New police station planned for Summerlin
Las Vegas police want to dust off a plan dating back more than a decade to bring a station to Summerlin.
It’s is slated to open in summer or fall 2019 and would be near the 215 Beltway and Far Hills Avenue. The new station would be the anchor for the Metropolitan Police Department’s 10th patrol district within the valley.
A new station typically costs more than $6 million, Sheriff Joe Lombardo said.
The first inkling of the station came in 1997 when The Howard Hughes Corp. agreed to donate land for an unspecified satellite government building, with one of the options being a police station. Hughes Corp. determined it would build the station in 2005, records show.
The plan was shelved after the economic downturn sent the Las Vegas housing market into a tailspin, said Rich Hoggan, chief financial officer for the Police Department. When Metro revisited the plan recently, Hughes Corp. agreed to keep its commitment.
The department plans to spend $1 million on furniture and equipment for the station.
Shelsey Mateo, 26, has lived in her Summerlin home since 2001. Last year, she created a Facebook group called Summerlin Neighborhood Watch after one of her nursing classmates, Gabriel George Valenzuela, was gunned down in his driveway in a different part of the valley.
Mateo said she hopes the Summerlin station will get more of her neighbors involved in community events such as Metro’s monthly First Tuesday meetings, in which residents may ask questions of the department.

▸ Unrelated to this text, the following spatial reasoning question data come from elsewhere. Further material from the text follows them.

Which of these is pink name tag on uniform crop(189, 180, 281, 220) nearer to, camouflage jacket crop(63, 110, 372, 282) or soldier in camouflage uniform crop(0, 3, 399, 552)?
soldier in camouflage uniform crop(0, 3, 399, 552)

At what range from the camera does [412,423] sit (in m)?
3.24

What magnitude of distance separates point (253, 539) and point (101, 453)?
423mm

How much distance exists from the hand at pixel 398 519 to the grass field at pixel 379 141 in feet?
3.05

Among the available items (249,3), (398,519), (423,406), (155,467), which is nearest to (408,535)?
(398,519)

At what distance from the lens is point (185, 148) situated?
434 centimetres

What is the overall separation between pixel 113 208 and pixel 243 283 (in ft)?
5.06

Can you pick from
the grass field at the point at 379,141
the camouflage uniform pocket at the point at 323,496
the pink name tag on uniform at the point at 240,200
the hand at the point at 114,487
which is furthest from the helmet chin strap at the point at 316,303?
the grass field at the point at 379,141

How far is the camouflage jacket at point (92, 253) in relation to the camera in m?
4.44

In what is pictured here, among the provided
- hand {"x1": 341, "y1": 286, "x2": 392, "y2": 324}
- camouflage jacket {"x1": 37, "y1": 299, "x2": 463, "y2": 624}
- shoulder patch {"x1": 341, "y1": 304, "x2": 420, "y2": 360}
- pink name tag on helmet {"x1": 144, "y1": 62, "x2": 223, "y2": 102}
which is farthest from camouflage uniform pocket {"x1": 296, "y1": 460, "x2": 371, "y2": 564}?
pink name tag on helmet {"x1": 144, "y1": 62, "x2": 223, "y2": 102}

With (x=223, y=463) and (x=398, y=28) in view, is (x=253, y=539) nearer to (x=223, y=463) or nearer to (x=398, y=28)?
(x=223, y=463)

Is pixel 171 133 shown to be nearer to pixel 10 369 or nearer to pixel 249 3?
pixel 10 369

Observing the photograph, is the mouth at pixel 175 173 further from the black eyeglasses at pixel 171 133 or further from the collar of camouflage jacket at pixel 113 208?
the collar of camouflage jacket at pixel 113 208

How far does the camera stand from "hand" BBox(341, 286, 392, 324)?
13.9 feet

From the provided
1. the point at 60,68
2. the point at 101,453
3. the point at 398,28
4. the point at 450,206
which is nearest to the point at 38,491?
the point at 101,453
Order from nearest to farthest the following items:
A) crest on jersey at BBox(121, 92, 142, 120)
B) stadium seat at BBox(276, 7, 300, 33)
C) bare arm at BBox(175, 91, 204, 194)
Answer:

“I just think it will create a better neighborly tie with Metro,” she said.
The station will decrease response times by cutting into some of the area patrolled by officers at other stations, police said.
Metro’s jurisdiction in the valley is broken up into nine zones, each with a station. The Summerlin station would carve a chunk out of the department’s two largest zones in the northwest and southwest parts of the valley.
Metro’s newest station, in Spring Valley, opened in 2016. The station relieved areas previously patrolled by police in the southwest and central valley.
The Summerlin station is good timing for the department. Metro has been on a hiring blitz since last year and is on track to hire 650 recruits by the end of May. Metro’s budget and revenue from a tax increase will pay for the new positions. By the time the station opens, those recruits will be officers.
Boundaries, staff levels and the types of crimes that will be targeted will be decided just before the station opens, police said.